Higher purpose companies can lead companies to invest in projects that spur innovation when profit maximisation says they should not. An ethical advantage is about the intersection of a higher purpose with business goals, market share, shareholder value, employee values and engagement and supplier alignment – resulting in continuous change for a better in a world in area that matters to you and the community of people, suppliers and customers who follow you. Research shows that when the public picks up on the ethical values of a company, revenues increase by an average of 682% versus 166% for companies that were perceived to lack them. (Kotter)

But it’s not always easy to know where to start.
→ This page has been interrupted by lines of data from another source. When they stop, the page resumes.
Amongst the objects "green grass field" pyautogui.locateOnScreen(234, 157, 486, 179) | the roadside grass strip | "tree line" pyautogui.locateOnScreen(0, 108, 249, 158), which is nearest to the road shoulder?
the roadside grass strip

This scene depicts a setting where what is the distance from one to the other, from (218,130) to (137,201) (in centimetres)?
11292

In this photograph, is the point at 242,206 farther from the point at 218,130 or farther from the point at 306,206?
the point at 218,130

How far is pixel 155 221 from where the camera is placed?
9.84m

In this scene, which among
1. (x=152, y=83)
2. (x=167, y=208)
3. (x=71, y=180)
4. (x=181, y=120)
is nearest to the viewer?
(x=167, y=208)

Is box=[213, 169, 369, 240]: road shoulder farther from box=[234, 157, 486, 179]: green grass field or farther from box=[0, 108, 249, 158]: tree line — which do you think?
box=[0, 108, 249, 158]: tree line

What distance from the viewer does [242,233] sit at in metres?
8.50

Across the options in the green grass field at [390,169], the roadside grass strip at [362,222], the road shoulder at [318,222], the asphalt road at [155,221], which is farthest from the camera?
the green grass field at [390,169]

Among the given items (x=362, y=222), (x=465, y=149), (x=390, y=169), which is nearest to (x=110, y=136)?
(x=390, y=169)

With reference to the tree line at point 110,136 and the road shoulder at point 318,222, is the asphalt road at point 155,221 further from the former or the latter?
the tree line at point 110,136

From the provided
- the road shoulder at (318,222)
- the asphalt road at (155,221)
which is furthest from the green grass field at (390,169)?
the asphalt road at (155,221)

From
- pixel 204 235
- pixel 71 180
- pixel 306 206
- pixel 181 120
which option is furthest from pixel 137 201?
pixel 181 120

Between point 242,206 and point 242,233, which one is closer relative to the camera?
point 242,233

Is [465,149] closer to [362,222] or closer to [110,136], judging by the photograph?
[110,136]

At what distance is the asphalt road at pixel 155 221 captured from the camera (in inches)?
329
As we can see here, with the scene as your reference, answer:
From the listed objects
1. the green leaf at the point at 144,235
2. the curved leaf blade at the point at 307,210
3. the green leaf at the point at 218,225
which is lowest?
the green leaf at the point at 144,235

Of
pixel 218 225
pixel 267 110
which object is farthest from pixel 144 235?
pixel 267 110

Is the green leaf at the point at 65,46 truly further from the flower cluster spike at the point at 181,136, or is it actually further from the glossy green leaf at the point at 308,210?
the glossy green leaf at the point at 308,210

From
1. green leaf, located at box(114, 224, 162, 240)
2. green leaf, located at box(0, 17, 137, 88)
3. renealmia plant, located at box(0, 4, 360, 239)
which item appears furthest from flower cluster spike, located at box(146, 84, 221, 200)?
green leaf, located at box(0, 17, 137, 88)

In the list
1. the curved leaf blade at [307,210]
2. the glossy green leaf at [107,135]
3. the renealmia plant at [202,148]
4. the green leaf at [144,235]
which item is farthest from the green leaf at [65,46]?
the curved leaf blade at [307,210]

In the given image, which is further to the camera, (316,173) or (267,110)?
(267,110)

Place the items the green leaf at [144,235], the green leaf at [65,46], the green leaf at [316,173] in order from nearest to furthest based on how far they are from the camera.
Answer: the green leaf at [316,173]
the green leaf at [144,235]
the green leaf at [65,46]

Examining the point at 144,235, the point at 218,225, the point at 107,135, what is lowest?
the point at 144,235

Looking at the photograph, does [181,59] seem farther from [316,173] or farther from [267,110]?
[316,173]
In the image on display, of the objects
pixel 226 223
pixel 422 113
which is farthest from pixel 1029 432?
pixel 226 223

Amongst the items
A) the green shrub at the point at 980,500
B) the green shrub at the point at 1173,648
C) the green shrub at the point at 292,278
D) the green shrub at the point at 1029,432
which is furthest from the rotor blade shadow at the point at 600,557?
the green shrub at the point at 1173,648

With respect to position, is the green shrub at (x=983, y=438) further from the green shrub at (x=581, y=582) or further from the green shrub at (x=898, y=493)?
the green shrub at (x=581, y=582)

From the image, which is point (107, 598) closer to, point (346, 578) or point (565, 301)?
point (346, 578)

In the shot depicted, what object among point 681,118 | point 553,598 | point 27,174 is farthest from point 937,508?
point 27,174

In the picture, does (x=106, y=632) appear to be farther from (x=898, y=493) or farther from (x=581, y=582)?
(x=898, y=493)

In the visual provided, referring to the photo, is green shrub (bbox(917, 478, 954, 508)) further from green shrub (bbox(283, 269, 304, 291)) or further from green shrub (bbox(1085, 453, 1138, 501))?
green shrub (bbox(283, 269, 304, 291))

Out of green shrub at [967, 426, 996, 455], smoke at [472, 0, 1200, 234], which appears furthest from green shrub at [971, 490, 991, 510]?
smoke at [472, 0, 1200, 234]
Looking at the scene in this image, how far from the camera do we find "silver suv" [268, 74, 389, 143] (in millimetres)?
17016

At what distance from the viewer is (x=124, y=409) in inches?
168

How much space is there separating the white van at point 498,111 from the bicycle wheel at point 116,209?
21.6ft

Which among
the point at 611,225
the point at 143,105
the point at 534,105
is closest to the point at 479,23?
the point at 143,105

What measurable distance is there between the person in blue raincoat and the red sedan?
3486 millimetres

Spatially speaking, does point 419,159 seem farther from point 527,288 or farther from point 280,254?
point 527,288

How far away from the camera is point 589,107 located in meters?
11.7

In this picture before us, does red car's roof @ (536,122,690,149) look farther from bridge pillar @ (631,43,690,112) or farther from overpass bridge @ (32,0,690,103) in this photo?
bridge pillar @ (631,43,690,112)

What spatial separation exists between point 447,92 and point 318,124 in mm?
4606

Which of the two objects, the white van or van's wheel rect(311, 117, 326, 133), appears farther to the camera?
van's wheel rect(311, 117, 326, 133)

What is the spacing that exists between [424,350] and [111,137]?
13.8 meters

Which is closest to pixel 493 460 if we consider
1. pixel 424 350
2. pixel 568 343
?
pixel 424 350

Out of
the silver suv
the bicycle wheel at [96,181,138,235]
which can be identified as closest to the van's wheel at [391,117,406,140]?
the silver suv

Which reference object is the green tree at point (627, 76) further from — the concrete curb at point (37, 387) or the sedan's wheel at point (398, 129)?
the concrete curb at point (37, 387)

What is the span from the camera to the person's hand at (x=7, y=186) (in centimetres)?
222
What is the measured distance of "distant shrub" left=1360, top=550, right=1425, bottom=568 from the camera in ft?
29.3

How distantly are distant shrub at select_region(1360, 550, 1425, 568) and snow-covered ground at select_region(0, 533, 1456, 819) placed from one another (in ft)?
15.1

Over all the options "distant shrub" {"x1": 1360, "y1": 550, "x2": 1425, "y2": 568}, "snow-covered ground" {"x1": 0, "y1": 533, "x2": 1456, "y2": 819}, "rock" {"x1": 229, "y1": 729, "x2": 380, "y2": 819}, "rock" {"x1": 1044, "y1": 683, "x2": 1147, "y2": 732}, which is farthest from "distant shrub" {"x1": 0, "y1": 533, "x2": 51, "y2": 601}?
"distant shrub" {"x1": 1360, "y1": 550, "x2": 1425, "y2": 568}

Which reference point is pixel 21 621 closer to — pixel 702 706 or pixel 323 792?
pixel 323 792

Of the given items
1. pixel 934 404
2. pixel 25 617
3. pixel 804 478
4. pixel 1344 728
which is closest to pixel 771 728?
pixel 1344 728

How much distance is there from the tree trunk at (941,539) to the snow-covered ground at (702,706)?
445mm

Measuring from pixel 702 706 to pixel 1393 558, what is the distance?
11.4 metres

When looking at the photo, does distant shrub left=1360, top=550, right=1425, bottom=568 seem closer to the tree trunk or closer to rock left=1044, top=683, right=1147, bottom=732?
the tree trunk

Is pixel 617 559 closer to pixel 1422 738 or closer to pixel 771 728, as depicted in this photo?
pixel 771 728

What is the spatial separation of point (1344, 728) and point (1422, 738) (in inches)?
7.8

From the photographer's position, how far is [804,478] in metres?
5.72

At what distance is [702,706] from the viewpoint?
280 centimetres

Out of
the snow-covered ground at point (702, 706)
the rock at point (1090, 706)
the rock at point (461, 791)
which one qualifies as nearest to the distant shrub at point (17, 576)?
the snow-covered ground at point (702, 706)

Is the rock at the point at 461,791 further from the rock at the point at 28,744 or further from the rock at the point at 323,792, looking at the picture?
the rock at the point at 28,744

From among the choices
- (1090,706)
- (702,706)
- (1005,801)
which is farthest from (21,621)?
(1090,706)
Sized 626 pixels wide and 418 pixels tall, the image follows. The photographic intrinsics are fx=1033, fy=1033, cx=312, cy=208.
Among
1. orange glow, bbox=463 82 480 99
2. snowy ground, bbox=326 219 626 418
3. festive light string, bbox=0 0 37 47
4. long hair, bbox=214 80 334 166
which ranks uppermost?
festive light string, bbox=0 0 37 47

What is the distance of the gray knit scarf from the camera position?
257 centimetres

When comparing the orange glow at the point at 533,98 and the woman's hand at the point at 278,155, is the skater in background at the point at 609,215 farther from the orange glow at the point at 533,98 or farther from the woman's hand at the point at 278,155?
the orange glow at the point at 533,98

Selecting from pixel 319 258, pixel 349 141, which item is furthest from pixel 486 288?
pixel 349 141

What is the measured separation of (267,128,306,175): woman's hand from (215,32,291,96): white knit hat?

When you’re fortunate enough to have a position in society where you can evoke change, often we don't know how. Here are three things we can all do as leaders to develop an ethical advantage and help drive positive change in the world.

1) It starts with you so lead by example. You must decide to be more responsive and take greater responsibility given the catalyst for change you have at your fingertips – your people and organisation.

2) Explore with your leaders and teams the role you together play in the world outside, the impact you have and would like to have. What are the areas demanding change you believe in?

3) Develop your managers and leaders to understand the macro-environment, and ensure there is a clear strategy or program to develop their skills in critical thinking, complex problem solving, ethical practice and social responsibility, managing successful and sustainable innovation, and creating a diverse & socially inclusive organisation – all skills needed to develop and execute your ethical advantage.

What difference do you want to make in the world?